* _TASK REQUIREMENTS_
**1.** Translate this sentence from the text on inflammation and depression in COPD into Spanish: "The study results will be presented at the ATS 2013 International Conference in Philadelphia."
**2.** According to the text on inflammation and depression in COPD, how many patients did the study include?
**3.** Carry the text on inflammation and depression in COPD further, beginning right after its final sentence.

Now, for the first time, researchers at the University of Pittsburgh have linked the systemic inflammation associated with COPD with depression in these patients.
"Systemic inflammation is thought to be an important mediator of comorbidities in COPD, but the relationship between inflammation and depression has not been explored," said researcher Hilary Strollo, M.S., a graduate of the University of Pittsburgh School of Health and Rehabilitation Sciences. "In our study, we found a strong association between depressive symptoms and levels of the inflammatory biomarker interleukin-6 (IL-6) which was independent of the severity of airflow obstruction."
The study results will be presented at the ATS 2013 International Conference in Philadelphia.
The study included 450 tobacco-exposed patients. Assessment included the Beck Depression Inventory (BDI), the Saint George Respiratory Questionnaire (SGRQ), and the UCSD Shortness of Breath Questionnaire (SOBQ). Spirometry and multi-detector computed tomography (MDCT) of the chest were also performed.

(Stored data)
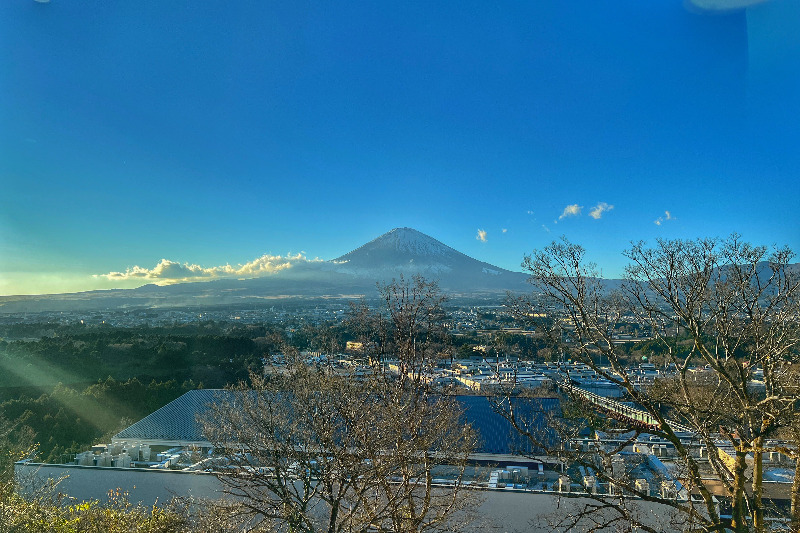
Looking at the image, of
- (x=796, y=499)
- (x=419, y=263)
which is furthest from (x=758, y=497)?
(x=419, y=263)

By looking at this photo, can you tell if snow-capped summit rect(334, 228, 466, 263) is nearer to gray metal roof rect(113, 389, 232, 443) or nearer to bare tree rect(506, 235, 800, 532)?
gray metal roof rect(113, 389, 232, 443)

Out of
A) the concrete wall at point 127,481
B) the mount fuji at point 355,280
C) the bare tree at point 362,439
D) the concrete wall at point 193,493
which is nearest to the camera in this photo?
the bare tree at point 362,439

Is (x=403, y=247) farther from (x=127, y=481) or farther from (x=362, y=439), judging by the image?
(x=362, y=439)

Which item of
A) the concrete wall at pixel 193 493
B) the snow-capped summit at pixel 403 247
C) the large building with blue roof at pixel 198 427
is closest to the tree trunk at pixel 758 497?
the concrete wall at pixel 193 493

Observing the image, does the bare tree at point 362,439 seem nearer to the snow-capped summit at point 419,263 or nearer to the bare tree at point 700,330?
the bare tree at point 700,330

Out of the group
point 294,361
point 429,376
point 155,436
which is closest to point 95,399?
point 155,436

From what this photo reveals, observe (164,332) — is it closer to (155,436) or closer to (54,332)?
(54,332)
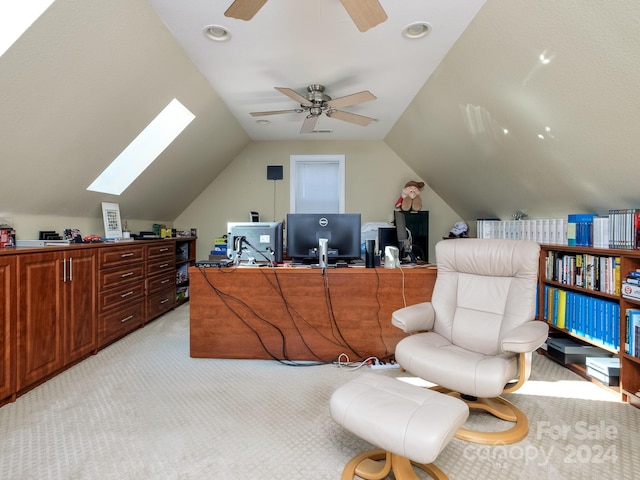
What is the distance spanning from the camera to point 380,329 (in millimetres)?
2846

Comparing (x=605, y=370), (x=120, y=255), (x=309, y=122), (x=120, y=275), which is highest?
(x=309, y=122)

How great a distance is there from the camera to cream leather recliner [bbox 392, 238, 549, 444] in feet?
5.76

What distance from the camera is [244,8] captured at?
1.81m

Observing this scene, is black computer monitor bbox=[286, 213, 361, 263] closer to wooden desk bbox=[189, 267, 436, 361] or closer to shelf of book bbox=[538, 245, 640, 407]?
wooden desk bbox=[189, 267, 436, 361]

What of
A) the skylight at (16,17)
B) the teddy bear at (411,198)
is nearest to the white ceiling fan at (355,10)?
the skylight at (16,17)

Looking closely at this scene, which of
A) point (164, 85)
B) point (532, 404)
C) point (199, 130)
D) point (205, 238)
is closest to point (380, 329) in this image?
point (532, 404)

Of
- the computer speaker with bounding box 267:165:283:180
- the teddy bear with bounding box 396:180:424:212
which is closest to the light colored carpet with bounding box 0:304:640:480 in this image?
the teddy bear with bounding box 396:180:424:212

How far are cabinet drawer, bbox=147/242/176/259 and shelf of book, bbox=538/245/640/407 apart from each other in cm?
415

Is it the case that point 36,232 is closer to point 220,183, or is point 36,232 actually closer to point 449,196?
point 220,183

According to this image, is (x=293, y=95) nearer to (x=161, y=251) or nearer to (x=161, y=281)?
(x=161, y=251)

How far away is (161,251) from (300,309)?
7.56 feet

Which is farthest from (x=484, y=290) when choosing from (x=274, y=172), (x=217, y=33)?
(x=274, y=172)

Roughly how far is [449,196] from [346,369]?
11.5 feet

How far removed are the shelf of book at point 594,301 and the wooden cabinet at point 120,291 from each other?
13.4ft
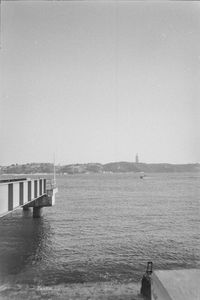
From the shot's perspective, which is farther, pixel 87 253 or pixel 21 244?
pixel 21 244

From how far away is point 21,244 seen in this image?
25.7 meters

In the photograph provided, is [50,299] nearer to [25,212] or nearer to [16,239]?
[16,239]

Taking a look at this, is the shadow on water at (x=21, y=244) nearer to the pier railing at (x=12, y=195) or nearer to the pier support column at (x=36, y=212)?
the pier support column at (x=36, y=212)

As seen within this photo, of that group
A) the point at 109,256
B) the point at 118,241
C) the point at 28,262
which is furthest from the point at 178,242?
the point at 28,262

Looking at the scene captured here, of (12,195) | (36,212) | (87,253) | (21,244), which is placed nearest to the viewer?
(12,195)

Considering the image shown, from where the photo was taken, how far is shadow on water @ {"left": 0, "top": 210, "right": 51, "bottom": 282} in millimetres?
18359

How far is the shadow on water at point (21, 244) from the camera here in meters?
18.4

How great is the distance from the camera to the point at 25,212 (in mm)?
43062

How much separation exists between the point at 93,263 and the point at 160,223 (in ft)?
66.1

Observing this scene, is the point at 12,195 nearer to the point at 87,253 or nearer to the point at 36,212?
the point at 87,253

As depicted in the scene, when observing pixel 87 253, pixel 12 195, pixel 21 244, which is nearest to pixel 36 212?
pixel 21 244

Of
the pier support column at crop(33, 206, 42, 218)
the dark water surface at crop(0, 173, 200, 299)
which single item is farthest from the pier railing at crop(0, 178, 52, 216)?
the pier support column at crop(33, 206, 42, 218)

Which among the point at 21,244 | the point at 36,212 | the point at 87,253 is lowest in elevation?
the point at 21,244

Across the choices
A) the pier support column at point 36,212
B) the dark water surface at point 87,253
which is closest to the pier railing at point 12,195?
the dark water surface at point 87,253
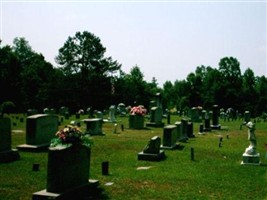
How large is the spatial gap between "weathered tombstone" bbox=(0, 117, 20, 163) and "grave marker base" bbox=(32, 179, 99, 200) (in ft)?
20.3

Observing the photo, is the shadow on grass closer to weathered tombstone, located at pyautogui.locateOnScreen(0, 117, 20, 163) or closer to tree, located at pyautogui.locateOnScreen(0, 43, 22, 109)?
weathered tombstone, located at pyautogui.locateOnScreen(0, 117, 20, 163)

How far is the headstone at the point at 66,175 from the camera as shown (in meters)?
10.0

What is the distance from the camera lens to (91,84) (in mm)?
69062

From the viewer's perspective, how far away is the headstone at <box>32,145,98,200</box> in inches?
396

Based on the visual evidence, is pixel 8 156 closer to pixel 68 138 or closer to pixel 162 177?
pixel 68 138

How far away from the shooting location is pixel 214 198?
437 inches

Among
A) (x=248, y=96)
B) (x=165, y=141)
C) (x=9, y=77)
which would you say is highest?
(x=9, y=77)

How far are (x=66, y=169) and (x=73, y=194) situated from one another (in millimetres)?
752

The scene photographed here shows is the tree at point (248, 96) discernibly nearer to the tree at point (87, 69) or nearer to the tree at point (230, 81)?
the tree at point (230, 81)

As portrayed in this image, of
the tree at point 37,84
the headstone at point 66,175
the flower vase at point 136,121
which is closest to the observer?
the headstone at point 66,175

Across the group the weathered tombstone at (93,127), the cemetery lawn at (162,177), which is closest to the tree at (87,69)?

* _YOUR WRITTEN ANSWERS_
**1.** Los resultados del estudio se presentarán en la Conferencia Internacional ATS 2013 en Filadelfia.

**2.** The study included 450 tobacco-exposed patients.

**3.**
Of 235 male patients enrolled, 37 were depressed, and of 215 females, 49 were depressed. Clinical and biological variables that were found to be significantly associated with depression included the forced expiratory volume or FEV1, a measure of the maximum amount of air that can be exhaled in one second, gender, IL-6 levels, SGRQ Total Score, UCSD SOBQ Total Score, Visual Emphysema Score, and current smoking status.
The strongest associations were seen between depressive symptoms and FEV1, followed by female gender, current smoking status and increased IL-6.
"Depression has been linked with a number of symptoms and comorbidities in COPD patients," said Ms. Strollo. "Our findings add evidence of a strong relationship between depression and one of the hallmarks of COPD, systemic inflammation, independent of the severity of disease."
"The assessment and treatment of depression should be part of the routine care of COPD patients."